HARRIS, John, an English clergyman, doctor of divinity, and man of letters and science, was born in 1667, and died on the 7th of September, 1719. He is said to have been the first compiler of an encyclopædia in any modern language; the work was called "Lexicon Technicum; an Universal Dictionary of Science and Art," and was published in London in 1708 in two folio volumes. He published also a compilation of voyages and travels, a collection of sermons, a treatise on algebra, and some astronomical and topographical writings. He was for a time secretary, and afterwards one of the vice-presidents, of the Royal Society.—W. J. M. R.

HARRIS, John, D.D., an English divine of the Independent connection, was born on the 8th of March, 1802, in the little village of Ugborough in South Devon, where his father was a tailor and draper. He grew up a thoughtful, contemplative boy, fond of reading and hearing legendary tales, and from his sedate manners went by the sobriquet of "Little Parson Harris." About the year 1815 he removed with his parents to Bristol, where they took apartments in the neighbourhood of "the tabernacle," soon afterwards the whole family, who were formerly church people, joined this congregation of dissenters. In his sixteenth or seventeenth year he was admitted a member of the tabernacle church, and shortly afterwards began to preach in the villages about Bristol, in connection with the Bristol Itinerant Society, and became highly popular among his rustic auditors, by whom he was called "the boy preacher." Eventually he was placed under the charge of the Rev. Mr. Scott at Rowell, with a view to his being instructed in some preparatory studies before entering the dissenting academy at Hoxton. Having passed through the academical course at Hoxton, he was ordained minister of the congregational church at Epsom, where he resided till 1838. In 1835 he published his first work, the "Great Teacher: characteristics of our Lord's ministry," which was followed in 1836 by "Mammon; or, covetousness the sin of the christian church," a prize essay. In 1838 he was appointed theological tutor and president of Cheshunt college, and shortly afterwards received the degree of D.D. from Brown university.

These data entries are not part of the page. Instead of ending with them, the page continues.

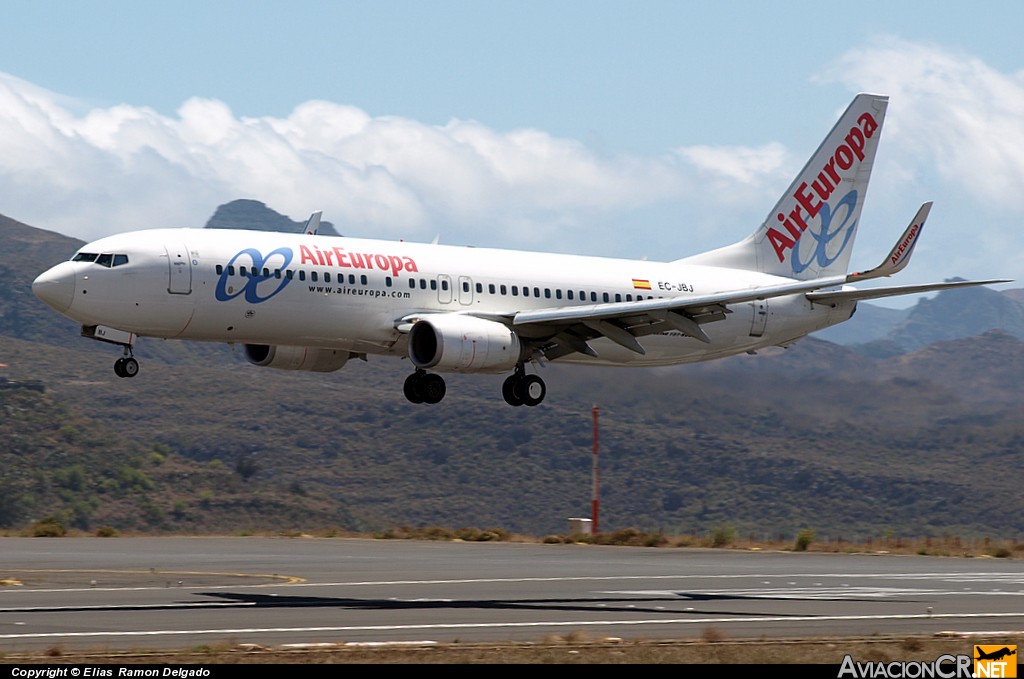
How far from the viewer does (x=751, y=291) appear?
44.0 metres

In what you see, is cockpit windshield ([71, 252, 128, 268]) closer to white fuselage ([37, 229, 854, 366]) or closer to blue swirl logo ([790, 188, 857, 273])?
white fuselage ([37, 229, 854, 366])

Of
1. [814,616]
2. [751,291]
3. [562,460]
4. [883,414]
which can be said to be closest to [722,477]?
[562,460]

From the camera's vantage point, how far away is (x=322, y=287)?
4106cm

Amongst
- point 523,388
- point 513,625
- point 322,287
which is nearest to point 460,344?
point 322,287

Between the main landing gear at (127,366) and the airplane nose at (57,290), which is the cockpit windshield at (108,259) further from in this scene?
the main landing gear at (127,366)

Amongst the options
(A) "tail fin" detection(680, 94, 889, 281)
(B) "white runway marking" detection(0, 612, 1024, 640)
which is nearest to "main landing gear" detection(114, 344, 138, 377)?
(B) "white runway marking" detection(0, 612, 1024, 640)

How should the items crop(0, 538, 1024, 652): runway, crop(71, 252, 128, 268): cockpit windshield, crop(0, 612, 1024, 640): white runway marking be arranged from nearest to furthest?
crop(0, 612, 1024, 640): white runway marking
crop(0, 538, 1024, 652): runway
crop(71, 252, 128, 268): cockpit windshield

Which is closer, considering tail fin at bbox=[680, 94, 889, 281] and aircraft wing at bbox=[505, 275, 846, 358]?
aircraft wing at bbox=[505, 275, 846, 358]

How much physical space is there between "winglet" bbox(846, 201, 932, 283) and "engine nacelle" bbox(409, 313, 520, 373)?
32.0ft

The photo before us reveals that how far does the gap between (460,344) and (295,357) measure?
6189 millimetres

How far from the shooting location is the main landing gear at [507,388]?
4484 centimetres

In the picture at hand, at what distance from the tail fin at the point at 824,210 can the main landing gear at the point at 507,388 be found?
32.0 feet

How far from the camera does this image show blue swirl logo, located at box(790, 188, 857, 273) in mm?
53375

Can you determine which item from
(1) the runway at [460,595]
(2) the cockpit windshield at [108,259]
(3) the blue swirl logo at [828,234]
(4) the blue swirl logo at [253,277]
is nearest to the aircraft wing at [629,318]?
(1) the runway at [460,595]
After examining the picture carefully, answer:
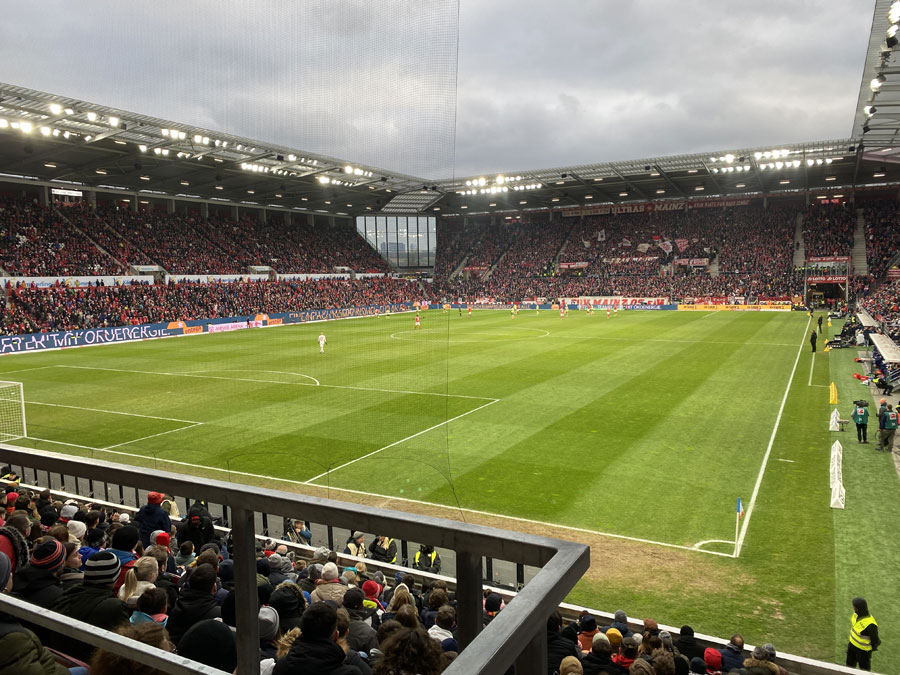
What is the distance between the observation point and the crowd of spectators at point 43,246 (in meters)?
44.0

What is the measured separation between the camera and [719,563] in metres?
10.6

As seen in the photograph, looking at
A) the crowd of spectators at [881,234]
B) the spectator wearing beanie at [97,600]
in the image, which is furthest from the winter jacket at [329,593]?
the crowd of spectators at [881,234]

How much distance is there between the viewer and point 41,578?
3639 millimetres

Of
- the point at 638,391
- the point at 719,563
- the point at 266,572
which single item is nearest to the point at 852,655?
the point at 719,563

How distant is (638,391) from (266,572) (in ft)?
64.3

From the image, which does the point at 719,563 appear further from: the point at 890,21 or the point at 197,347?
the point at 197,347

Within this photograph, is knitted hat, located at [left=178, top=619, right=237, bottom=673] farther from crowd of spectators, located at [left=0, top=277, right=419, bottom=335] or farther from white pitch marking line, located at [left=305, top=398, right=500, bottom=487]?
crowd of spectators, located at [left=0, top=277, right=419, bottom=335]

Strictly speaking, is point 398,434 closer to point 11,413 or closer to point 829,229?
point 11,413

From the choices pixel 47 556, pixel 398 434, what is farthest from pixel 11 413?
pixel 47 556

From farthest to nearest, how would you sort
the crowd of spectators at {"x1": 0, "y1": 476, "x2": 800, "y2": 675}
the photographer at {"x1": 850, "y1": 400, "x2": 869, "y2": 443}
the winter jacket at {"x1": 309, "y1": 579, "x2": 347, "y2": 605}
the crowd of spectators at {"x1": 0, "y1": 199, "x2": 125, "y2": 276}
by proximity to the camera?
the crowd of spectators at {"x1": 0, "y1": 199, "x2": 125, "y2": 276} → the photographer at {"x1": 850, "y1": 400, "x2": 869, "y2": 443} → the winter jacket at {"x1": 309, "y1": 579, "x2": 347, "y2": 605} → the crowd of spectators at {"x1": 0, "y1": 476, "x2": 800, "y2": 675}

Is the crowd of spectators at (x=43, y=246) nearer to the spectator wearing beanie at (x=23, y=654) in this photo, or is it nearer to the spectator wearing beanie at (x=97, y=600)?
the spectator wearing beanie at (x=97, y=600)

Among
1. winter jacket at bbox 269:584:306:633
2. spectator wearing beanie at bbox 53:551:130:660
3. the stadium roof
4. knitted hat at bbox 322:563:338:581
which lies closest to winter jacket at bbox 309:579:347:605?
winter jacket at bbox 269:584:306:633

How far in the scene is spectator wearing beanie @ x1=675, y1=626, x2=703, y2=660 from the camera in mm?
6695

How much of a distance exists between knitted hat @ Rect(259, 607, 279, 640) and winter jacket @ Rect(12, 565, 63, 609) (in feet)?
3.84
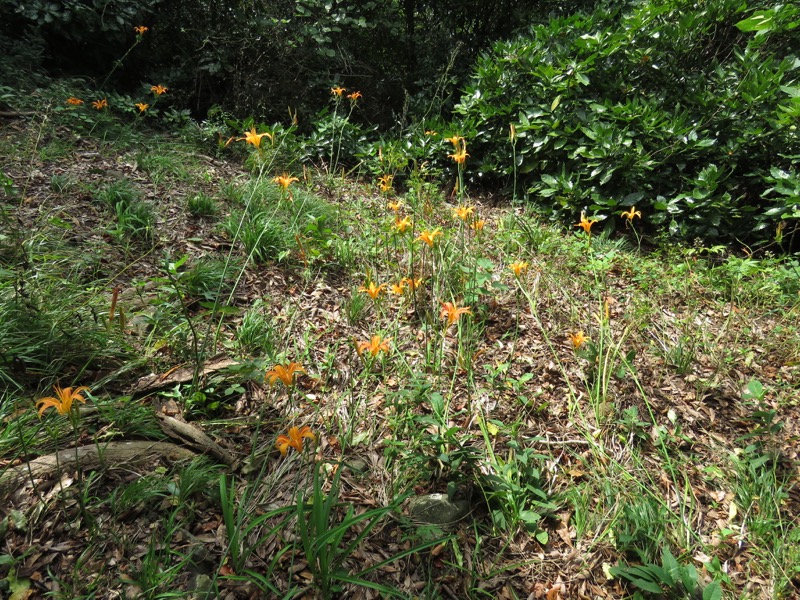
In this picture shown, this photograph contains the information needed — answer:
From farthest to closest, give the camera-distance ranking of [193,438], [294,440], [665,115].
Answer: [665,115] < [193,438] < [294,440]

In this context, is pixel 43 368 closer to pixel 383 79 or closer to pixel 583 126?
pixel 583 126

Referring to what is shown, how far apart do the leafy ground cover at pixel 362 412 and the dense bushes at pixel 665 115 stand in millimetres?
622

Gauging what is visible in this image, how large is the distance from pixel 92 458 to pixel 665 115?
4455 mm

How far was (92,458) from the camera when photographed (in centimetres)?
153

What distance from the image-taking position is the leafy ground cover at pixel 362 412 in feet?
4.70

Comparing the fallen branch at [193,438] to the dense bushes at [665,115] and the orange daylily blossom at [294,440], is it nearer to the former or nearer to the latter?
the orange daylily blossom at [294,440]

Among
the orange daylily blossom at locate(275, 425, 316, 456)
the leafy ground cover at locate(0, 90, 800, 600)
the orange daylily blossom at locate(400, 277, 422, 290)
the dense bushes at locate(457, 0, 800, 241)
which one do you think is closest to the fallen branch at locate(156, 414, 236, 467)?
the leafy ground cover at locate(0, 90, 800, 600)

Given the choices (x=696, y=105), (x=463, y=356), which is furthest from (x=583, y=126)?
(x=463, y=356)

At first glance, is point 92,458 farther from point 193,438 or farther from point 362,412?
point 362,412

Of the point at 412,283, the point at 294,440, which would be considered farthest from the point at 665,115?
the point at 294,440

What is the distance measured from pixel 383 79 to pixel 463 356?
4.95 m

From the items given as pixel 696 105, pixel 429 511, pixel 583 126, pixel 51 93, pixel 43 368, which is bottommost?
pixel 429 511

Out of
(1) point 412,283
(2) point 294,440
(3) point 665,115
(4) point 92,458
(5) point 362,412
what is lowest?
(5) point 362,412

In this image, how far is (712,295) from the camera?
3.12m
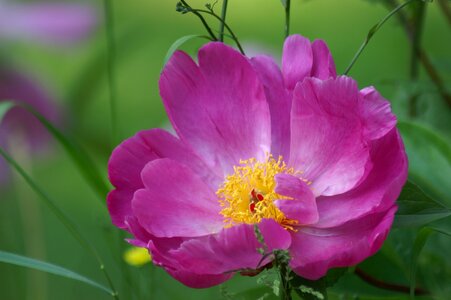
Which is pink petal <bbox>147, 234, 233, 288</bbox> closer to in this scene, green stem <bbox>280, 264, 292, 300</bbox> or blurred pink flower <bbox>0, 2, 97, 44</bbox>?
green stem <bbox>280, 264, 292, 300</bbox>

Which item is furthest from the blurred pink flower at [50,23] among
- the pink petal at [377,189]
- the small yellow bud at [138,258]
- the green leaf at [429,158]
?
the pink petal at [377,189]

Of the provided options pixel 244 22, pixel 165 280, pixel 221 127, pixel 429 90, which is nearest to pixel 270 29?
pixel 244 22

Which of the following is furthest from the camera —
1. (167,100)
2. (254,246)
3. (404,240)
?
(404,240)

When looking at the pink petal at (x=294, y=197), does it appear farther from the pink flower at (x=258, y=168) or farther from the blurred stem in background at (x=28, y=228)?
the blurred stem in background at (x=28, y=228)

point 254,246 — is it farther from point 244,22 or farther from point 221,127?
point 244,22

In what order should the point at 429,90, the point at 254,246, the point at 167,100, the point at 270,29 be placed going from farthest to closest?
the point at 270,29, the point at 429,90, the point at 167,100, the point at 254,246

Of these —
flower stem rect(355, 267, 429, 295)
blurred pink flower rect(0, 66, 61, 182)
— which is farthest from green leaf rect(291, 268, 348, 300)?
blurred pink flower rect(0, 66, 61, 182)
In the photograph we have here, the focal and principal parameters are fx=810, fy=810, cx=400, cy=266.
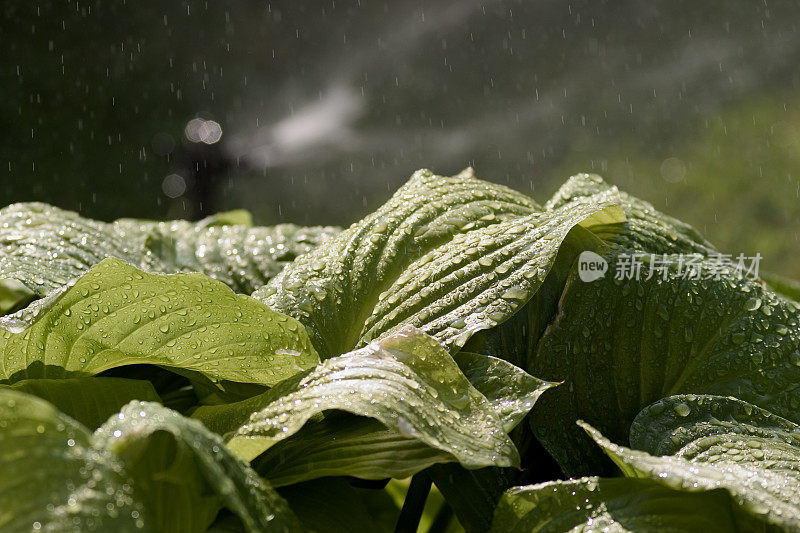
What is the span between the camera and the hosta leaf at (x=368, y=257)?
0.28 meters

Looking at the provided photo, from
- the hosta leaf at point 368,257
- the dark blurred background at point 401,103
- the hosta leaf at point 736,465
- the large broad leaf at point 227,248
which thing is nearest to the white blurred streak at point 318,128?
the dark blurred background at point 401,103

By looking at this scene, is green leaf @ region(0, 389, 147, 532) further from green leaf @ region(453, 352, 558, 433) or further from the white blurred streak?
the white blurred streak

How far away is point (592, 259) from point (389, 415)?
117 millimetres

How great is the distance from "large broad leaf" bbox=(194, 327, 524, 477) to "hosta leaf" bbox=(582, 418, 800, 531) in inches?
1.2

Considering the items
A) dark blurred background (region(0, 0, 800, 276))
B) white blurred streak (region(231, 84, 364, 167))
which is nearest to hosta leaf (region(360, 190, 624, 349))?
dark blurred background (region(0, 0, 800, 276))

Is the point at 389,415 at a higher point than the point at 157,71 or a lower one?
lower

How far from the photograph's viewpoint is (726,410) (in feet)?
0.82

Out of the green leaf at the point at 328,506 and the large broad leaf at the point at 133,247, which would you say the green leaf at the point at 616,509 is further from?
the large broad leaf at the point at 133,247

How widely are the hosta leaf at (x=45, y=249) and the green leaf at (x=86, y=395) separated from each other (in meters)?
0.05

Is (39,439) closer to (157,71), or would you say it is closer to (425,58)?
(157,71)

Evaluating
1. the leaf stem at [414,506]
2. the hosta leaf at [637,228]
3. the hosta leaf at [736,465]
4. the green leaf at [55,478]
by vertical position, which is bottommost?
the leaf stem at [414,506]

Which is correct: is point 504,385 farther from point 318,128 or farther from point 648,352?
point 318,128

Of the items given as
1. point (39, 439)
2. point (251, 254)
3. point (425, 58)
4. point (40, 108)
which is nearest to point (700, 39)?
point (425, 58)

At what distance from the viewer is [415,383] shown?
0.70 feet
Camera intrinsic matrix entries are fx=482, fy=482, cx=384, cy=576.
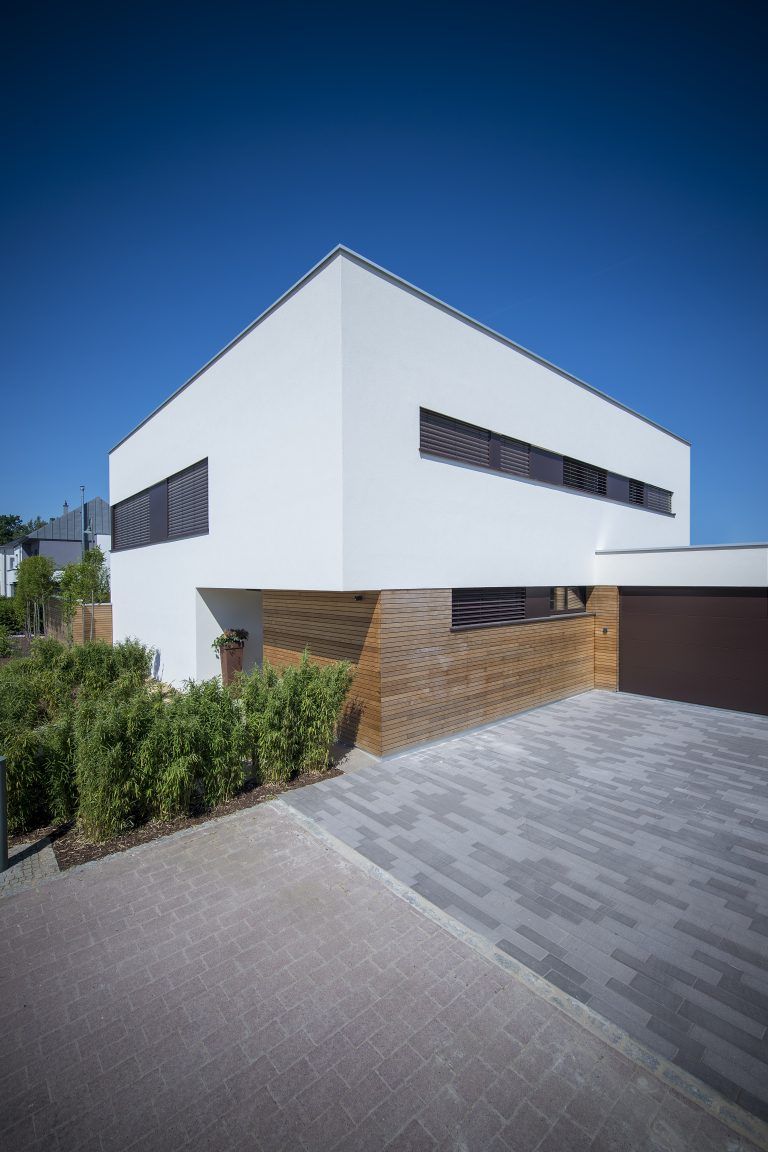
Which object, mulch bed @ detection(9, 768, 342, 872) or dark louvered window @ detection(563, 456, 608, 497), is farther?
dark louvered window @ detection(563, 456, 608, 497)

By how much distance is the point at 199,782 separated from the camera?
18.2 ft

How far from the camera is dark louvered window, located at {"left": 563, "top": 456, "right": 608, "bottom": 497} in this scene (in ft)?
34.6

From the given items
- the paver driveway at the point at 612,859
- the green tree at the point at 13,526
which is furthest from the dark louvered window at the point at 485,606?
the green tree at the point at 13,526

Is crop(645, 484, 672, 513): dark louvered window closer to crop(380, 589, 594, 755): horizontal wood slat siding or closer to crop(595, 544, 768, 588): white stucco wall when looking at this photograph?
crop(595, 544, 768, 588): white stucco wall

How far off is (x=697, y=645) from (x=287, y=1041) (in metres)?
10.3

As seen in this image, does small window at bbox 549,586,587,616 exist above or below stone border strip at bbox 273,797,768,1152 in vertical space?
above

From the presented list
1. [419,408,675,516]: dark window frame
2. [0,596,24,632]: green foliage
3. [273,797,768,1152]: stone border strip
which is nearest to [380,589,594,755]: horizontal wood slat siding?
[419,408,675,516]: dark window frame

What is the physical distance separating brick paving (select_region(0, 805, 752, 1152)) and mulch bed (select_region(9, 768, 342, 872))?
631mm

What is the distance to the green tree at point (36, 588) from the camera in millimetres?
22344

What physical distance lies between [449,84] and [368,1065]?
12.7 m

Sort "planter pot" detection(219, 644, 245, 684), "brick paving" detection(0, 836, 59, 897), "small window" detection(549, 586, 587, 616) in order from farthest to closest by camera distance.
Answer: "planter pot" detection(219, 644, 245, 684) < "small window" detection(549, 586, 587, 616) < "brick paving" detection(0, 836, 59, 897)

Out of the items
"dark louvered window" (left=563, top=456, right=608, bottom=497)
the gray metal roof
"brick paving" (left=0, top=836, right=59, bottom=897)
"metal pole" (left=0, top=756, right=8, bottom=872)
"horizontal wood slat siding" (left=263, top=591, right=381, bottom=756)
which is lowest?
"brick paving" (left=0, top=836, right=59, bottom=897)

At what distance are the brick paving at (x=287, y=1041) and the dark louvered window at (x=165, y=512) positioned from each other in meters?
7.80

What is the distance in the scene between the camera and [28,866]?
4398mm
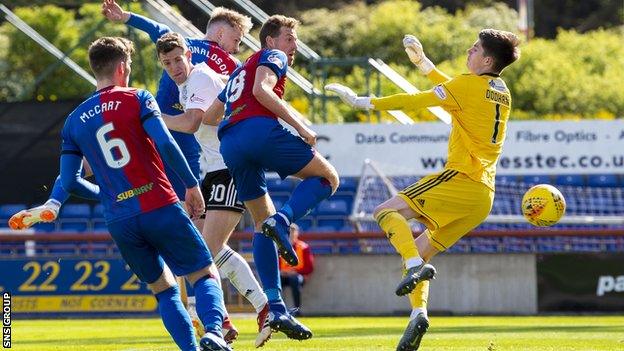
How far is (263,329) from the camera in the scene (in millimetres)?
10523

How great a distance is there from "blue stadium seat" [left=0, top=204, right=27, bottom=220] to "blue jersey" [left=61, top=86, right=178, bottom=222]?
16.5 meters

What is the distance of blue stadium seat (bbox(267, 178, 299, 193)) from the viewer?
25.0 m

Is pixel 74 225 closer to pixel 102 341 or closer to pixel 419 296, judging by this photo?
pixel 102 341

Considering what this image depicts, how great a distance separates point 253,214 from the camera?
10641 millimetres

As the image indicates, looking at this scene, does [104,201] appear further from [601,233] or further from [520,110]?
[520,110]

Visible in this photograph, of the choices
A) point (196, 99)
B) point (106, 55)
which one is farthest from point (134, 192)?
point (196, 99)

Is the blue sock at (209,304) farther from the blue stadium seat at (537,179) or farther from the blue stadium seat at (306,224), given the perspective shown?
the blue stadium seat at (537,179)

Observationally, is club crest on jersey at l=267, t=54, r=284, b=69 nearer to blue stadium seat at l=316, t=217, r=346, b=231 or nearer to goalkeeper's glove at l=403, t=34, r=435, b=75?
goalkeeper's glove at l=403, t=34, r=435, b=75

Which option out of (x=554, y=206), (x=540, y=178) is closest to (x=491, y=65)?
(x=554, y=206)

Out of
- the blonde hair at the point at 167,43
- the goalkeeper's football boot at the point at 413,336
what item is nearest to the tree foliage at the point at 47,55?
the blonde hair at the point at 167,43

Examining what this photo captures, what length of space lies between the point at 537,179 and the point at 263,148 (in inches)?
620

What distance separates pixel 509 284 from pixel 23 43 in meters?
22.1

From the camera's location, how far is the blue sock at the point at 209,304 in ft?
28.9

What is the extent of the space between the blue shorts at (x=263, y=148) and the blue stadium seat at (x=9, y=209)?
1530 centimetres
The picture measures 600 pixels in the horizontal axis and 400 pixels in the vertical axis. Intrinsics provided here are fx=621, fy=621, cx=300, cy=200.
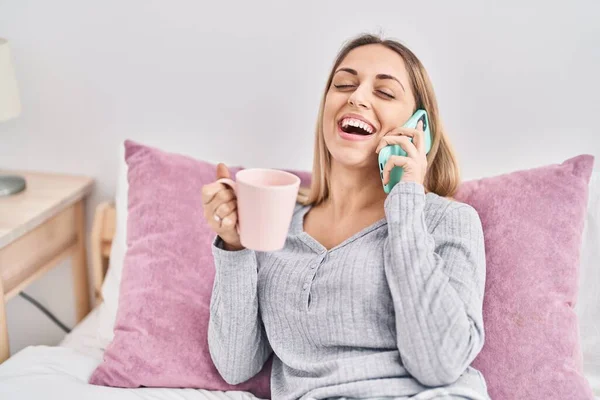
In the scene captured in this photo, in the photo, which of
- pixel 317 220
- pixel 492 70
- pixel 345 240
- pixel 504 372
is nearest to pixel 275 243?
pixel 345 240

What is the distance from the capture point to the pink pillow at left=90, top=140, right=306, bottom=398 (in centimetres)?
126

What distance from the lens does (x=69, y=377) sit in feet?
4.18

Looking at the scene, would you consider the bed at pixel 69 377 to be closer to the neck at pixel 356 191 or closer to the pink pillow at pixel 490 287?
the pink pillow at pixel 490 287

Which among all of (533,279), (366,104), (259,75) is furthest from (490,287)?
(259,75)

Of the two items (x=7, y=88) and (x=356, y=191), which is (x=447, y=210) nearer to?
(x=356, y=191)

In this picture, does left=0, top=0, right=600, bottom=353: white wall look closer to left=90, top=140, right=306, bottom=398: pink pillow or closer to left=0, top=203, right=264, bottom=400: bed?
left=90, top=140, right=306, bottom=398: pink pillow

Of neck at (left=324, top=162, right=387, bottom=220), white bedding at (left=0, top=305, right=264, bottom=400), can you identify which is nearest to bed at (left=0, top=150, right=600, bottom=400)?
white bedding at (left=0, top=305, right=264, bottom=400)

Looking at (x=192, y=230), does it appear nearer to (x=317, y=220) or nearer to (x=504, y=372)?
(x=317, y=220)

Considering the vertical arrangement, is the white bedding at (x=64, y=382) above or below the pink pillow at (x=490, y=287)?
below

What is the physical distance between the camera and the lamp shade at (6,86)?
154 centimetres

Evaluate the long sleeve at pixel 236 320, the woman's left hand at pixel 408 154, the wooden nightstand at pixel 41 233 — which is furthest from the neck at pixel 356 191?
the wooden nightstand at pixel 41 233

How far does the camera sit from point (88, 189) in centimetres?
182

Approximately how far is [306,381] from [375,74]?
59 centimetres

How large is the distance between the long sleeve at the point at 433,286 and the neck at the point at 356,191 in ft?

In 1850, when New college, London, was formed. Dr. Harris was chosen professor of systematic and pastoral theology, and. was subsequently appointed principal of the college. This appointment he continued to hold until his death, 21st December, 1856. Besides the two works above mentioned. Dr. Harris was author of two prize essays, entitled "Britannia" and the "Great Commission;" also, of a volume entitled "Christian Union;" of a poem called the "Incarnate One," and some other poems and lyrics; of the "Pre-Adamite Earth;" "Man Primeval;" and "Patriarchy." He was likewise one of the editors of the Biblical Review, and a frequent contributor to the Evangelical Magazine. The "Posthumous Works" of Dr. Harris, consisting exclusively of sermons and charges, were published in two volumes under the editorship of the Rev. Philip Smith in 1857.—G. B—n.

HARRIS, Joseph, an English astronomer, died about 1764. He was a fellow of the Royal Society, and warden of the mint. He was the author of some papers in the Philosophical Transactions from 1728 to 1740, relating to astronomical and magnetic observations; and of a treatise on optics, published after his death in 1775.—W. J. M. R.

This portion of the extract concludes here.